Fundamentally changing the extension is going to come with a migration cost, and I don’t think we should pay that cost unless it comes with real benefits for end users, not just making it moderately easier for tools to parse the file names.

In other words, I think the middle ground that this PEP tries to tread ends up being a less ideal outcome than either just standardizing what we currently have OR going all in on defining a standardized source format.

5 Likes

I feel rebranding is a good idea. But wheel is already fairly established as the term as binary distributions, and it’d be extremely confusing if we extend it to mean something else. So if we’re rebranding, I’d suggest inventing something completely different, like .curd (because wheel). But again, no matter the name, that would make things easier since we can say everything that exists is not that new thing.

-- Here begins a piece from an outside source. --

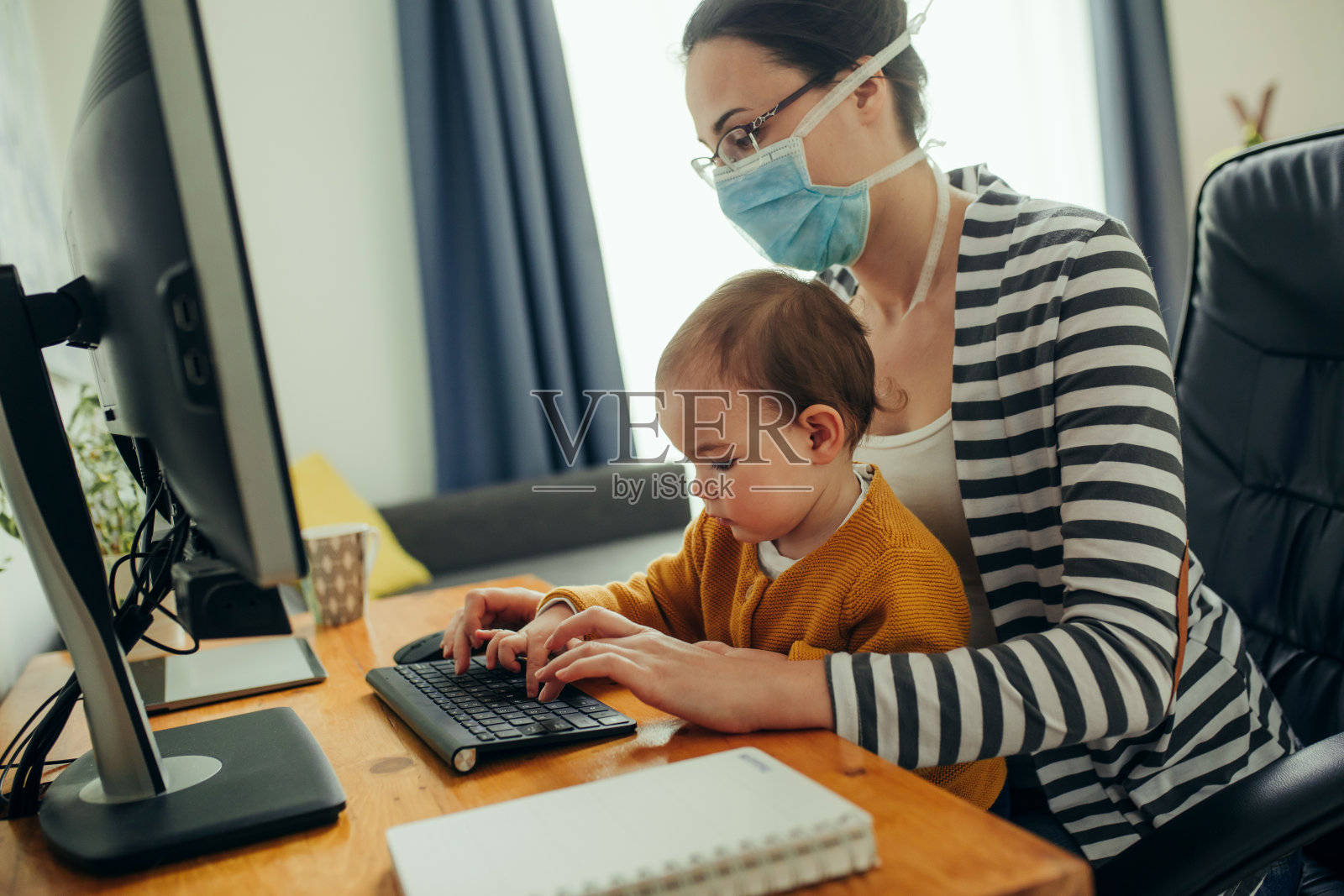 年轻母亲在家里办公室用电脑和她的宝宝一起工作照片摄影图片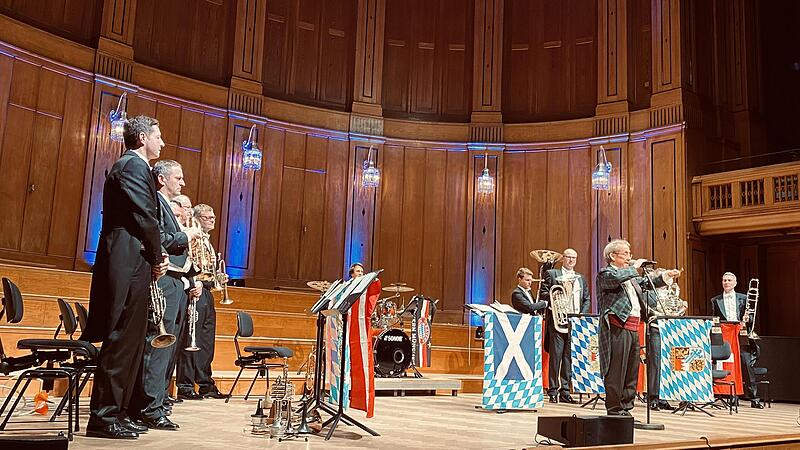 Bob Ross inmitten des Blechschaden-Ensembles im Bad Kissinger Regentenbau: Die Musiker lieferten ein mitrei&szlig;endes Konzert an Neujahr.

In other words, I’m perfectly fine if we make this PEP specify something that the current sdist is not; whatever that is would be decided later. But I also feel that does not really affect much currently exists in the PEP, since as Paul mentioned earlier upthread, whatever goes inside right now can be effectively treated as “metadata version 0” and be entirely revamped later. It’d be good enough as we can decide on the extension and archive format (at least no-one has issues with the file stem, yay).

3 Likes

In that case, I strongly suggest we use this PEP for documenting the status quo and go from there.

Also please file a PR against packaging.python.org adding a specification for the format, and reference that in the PEP – we’d want the specification on packaging.python.org to serve as the canonical source, with the PEP justifying the creation of the specification (in other cases, it would be the changes to the specification).

1 Like

4 posts were split to a new topic: How to propose new specs

So it seems people are on board with “rebranding.” Here’s my summary of the proposed approach:

  • All existing source distributions are left as-is. The term sdist will continue to be used for them.
  • We invent a new source distribution format. I’ll call it Curd until someone provides a better name.
  • A Curd is a ZIP archive named {name}-{version}.curd, with the same name and archive format as specified by PEP 427 Wheels.
  • The content of a Curd archive is not specified as this time. The current (unspecified) content layout would be called “Curd Format 0.” Installation tools are expected to handle a Curd’s content the same way as a ZIP sdist.

Here are the undecided parts:

  1. Other name/extension proposals to Curd/.curd?
  2. PEP 517 needs to be extended to produce a Curd. Do we reuse build_sdist, or invent a new function?
  3. Should PEP 517 itself be revised to include the functionality, or is a new PEP required?
  4. Do the above two points need to be done before or with PEP 625? Or should they be done after it is accepted?

I will draft and submit required PRs once we have conclusions to the above points.

1 Like

I unfortunately can’t think of a Monty Python reference, so +0 on “curd”.

New concept, new function.

PEP 517 is still marked as provisional so it can be updated.

If we are considering sdists as a separate, old concept I don’t see why it can’t be done independently.

We should probably at a minimum mandate some mechanism by which to version these files yea? Wheels have the WHEEL file inside of the .dist-info directory that provides some basic metadata about the wheel itself (not about whatever was packaged inside it).

Here’s what that file looks like for pip’s latest release:

Wheel-Version: 1.0
Generator: bdist_wheel (0.34.2)
Root-Is-Purelib: true
Tag: py2-none-any
Tag: py3-none-any

It seems reasonable to have some file called like, CURD or something that has a structure basically like:

Curd-Version: 1.0
Generator: bdist_curd (0.1)

Or so.

The biggest thing that would need to be decided is where to actually put that file and/or what to call it. We could just put it at the root of the archive (there is precedent for this with the PKG-INFO file in sdists, though there is a curd project already, so that would mean they couldn’t have a curd directory at the top level of their sdist. We could maybe do something like .CURD or something so it gets hidden by default and also won’t clash with projects named curd.

I dunno? Seems like something we should do at least.